**Task objective:**
Retype every line from the one containing "Considering the items" through the last line of the records below, both included; leave out the pictures.

**Rows:**

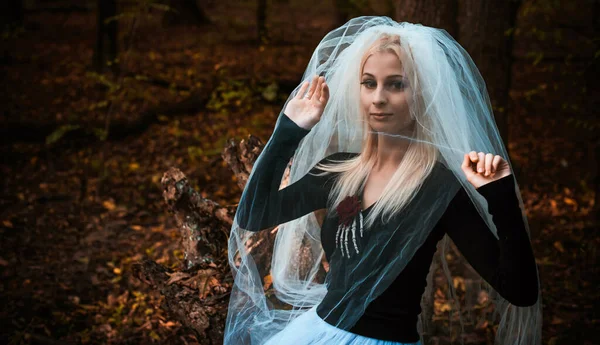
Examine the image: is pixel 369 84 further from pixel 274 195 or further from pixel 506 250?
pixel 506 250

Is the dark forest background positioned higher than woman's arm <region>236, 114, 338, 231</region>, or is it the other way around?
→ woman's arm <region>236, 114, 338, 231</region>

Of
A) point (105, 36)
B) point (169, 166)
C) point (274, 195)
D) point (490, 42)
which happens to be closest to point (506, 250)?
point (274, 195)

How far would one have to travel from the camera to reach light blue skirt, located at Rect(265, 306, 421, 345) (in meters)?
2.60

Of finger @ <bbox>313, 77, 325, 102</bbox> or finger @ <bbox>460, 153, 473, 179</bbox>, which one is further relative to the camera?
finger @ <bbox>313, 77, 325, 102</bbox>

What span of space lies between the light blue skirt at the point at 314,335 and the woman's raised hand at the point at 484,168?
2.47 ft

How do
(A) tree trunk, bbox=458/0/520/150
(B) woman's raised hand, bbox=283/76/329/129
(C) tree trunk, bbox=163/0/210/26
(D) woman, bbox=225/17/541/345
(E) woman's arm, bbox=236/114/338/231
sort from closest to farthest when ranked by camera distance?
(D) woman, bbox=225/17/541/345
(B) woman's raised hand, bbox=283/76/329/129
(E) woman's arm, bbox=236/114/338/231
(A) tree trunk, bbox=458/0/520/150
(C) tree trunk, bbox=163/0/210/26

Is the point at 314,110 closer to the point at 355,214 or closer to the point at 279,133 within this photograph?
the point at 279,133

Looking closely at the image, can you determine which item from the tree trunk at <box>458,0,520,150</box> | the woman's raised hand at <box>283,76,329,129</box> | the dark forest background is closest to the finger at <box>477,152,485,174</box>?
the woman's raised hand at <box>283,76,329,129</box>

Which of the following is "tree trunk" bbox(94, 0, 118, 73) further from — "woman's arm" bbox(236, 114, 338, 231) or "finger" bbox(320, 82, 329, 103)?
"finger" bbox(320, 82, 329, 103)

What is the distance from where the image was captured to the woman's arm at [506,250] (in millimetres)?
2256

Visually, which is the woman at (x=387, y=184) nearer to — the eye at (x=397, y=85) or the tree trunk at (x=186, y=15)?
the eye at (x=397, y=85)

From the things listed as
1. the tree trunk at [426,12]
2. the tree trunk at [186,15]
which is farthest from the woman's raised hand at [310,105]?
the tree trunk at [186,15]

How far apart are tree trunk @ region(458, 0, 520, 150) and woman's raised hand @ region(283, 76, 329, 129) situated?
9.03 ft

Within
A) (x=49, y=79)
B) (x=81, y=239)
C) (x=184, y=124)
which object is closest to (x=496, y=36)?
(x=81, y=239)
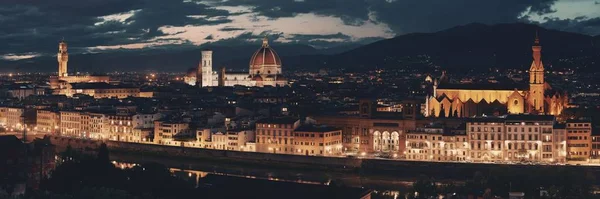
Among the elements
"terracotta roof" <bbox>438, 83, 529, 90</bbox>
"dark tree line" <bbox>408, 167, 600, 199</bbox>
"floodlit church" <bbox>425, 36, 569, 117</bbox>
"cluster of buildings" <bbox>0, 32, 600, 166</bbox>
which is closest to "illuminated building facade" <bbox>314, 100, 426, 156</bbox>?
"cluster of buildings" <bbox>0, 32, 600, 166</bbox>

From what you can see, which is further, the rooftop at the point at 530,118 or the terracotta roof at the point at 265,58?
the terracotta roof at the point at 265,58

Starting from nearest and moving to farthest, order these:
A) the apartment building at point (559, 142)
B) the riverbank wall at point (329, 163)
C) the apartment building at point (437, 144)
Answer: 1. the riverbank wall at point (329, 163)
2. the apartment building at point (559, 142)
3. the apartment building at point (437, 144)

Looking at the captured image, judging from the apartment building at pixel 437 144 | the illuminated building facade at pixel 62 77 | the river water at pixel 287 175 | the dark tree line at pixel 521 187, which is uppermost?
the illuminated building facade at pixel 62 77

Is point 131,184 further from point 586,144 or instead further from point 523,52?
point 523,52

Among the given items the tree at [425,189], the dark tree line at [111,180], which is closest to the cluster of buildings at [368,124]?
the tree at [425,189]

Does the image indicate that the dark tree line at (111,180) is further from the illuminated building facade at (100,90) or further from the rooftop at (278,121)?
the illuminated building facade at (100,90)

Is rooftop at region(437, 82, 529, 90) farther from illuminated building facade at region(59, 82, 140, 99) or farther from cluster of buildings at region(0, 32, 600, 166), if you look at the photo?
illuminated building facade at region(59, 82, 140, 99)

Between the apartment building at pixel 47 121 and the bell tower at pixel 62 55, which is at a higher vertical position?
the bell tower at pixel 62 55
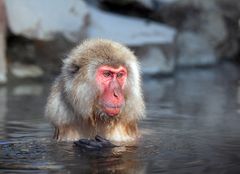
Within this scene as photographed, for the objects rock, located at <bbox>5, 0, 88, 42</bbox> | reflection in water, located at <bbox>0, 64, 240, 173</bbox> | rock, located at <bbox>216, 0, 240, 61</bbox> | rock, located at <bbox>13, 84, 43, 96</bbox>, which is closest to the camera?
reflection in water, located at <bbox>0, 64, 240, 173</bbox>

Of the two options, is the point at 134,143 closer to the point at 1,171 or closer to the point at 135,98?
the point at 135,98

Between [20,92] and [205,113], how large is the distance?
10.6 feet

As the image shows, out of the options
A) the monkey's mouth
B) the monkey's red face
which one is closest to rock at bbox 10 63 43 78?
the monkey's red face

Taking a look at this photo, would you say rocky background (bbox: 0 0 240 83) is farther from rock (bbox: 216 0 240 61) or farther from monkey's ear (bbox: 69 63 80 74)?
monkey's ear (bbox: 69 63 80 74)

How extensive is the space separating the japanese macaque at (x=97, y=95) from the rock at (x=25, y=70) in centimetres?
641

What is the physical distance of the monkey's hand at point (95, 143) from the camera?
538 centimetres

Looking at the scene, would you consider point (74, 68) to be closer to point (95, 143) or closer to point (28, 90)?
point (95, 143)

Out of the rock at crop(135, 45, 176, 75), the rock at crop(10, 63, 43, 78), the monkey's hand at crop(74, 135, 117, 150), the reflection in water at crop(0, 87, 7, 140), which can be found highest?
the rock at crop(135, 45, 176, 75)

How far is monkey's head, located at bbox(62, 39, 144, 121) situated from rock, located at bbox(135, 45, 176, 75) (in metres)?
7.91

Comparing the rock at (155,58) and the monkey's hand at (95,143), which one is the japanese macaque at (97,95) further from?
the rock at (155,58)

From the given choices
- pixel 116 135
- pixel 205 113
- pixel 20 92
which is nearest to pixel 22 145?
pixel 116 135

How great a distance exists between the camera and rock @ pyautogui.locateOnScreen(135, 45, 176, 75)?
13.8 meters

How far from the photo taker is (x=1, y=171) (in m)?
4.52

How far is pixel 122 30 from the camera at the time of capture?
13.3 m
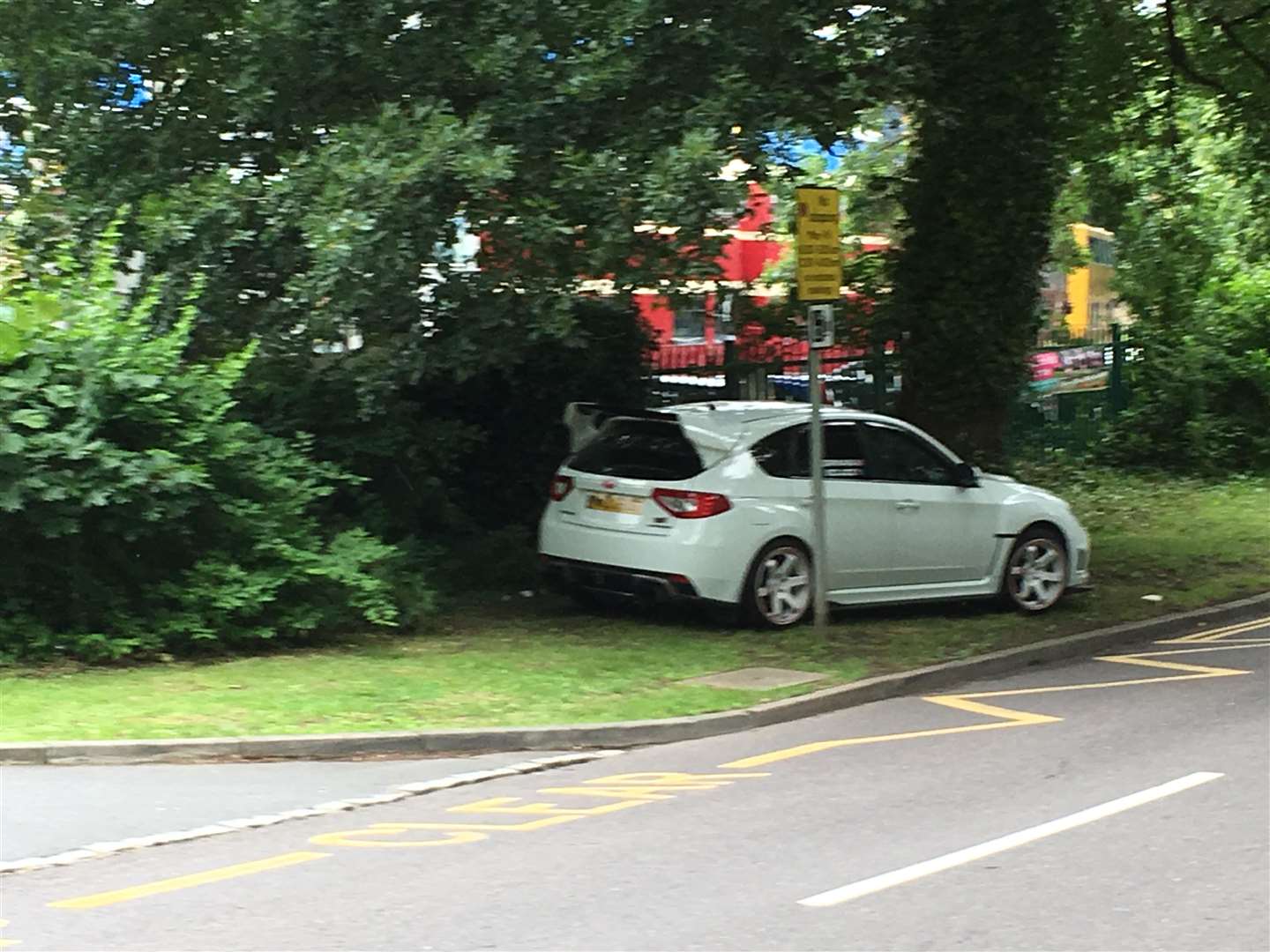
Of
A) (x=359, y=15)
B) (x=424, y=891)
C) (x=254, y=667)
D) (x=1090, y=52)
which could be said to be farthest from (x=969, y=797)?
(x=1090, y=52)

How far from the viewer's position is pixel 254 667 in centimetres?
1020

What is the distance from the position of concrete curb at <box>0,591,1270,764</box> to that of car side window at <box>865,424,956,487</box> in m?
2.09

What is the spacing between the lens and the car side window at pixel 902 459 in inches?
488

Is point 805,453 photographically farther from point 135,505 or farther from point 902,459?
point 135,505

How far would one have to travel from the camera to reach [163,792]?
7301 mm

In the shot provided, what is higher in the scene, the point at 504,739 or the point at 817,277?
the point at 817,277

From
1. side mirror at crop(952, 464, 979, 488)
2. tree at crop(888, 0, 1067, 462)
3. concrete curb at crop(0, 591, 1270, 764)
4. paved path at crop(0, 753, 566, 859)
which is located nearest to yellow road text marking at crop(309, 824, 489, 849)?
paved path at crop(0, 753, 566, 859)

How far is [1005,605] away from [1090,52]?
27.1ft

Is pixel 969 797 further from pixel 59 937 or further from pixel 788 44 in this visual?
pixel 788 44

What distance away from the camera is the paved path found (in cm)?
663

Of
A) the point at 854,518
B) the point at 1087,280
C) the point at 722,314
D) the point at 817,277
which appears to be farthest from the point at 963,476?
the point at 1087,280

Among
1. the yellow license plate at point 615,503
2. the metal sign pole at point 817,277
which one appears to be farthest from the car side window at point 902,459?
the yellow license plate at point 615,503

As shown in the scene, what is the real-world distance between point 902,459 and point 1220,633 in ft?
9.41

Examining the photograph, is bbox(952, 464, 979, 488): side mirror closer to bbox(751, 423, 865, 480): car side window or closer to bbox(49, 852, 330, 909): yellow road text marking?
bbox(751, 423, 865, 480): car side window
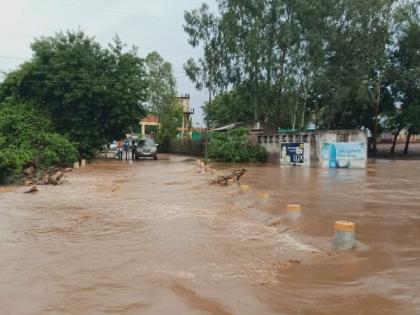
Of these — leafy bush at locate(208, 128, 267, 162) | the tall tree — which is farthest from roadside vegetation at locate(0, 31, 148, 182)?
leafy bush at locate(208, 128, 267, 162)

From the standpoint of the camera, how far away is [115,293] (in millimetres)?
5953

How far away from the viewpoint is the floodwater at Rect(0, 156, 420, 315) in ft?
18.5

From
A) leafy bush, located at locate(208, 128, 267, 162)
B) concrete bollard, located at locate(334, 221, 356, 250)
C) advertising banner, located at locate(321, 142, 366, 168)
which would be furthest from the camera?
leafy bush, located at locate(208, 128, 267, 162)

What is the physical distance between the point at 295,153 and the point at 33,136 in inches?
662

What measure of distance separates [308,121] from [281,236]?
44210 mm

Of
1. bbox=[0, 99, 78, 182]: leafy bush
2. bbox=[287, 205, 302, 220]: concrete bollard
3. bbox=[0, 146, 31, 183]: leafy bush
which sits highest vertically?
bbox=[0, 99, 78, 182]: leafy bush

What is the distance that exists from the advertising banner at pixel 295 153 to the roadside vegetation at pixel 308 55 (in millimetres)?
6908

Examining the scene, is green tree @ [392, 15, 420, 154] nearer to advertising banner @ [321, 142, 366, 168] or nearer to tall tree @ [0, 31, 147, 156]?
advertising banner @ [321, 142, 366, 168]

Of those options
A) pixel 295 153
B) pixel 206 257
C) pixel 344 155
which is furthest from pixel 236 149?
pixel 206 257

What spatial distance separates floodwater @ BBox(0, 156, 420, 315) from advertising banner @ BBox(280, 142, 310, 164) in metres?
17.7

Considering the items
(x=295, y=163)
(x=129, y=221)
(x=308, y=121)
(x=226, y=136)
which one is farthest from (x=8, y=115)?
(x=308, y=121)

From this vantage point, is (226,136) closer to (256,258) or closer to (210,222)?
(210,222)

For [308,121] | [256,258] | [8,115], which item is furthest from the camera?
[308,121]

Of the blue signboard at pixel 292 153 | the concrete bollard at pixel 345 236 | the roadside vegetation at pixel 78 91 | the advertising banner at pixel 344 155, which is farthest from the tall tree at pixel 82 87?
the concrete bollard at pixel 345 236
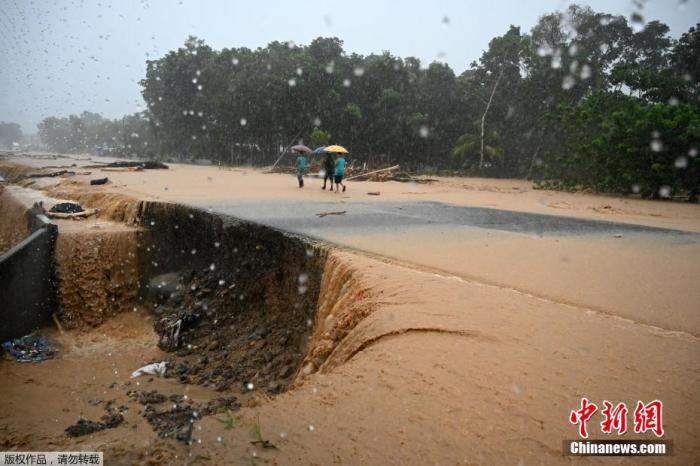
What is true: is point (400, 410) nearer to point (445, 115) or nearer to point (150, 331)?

**Result below:**
Considering the items
(x=295, y=163)
(x=129, y=221)
(x=308, y=121)
(x=226, y=136)
which one is farthest from (x=8, y=115)?
(x=308, y=121)

From this vantage point, is (226,136) closer to (256,258) or closer to (210,222)?
(210,222)

For [308,121] | [256,258] | [8,115], which item is furthest from the camera?
[308,121]

Of the blue signboard at pixel 292 153 | the concrete bollard at pixel 345 236 | the roadside vegetation at pixel 78 91 | the advertising banner at pixel 344 155, which is farthest from the tall tree at pixel 82 87?
the concrete bollard at pixel 345 236
What is true: is point (400, 410) nearer to point (445, 115) or nearer to point (150, 331)?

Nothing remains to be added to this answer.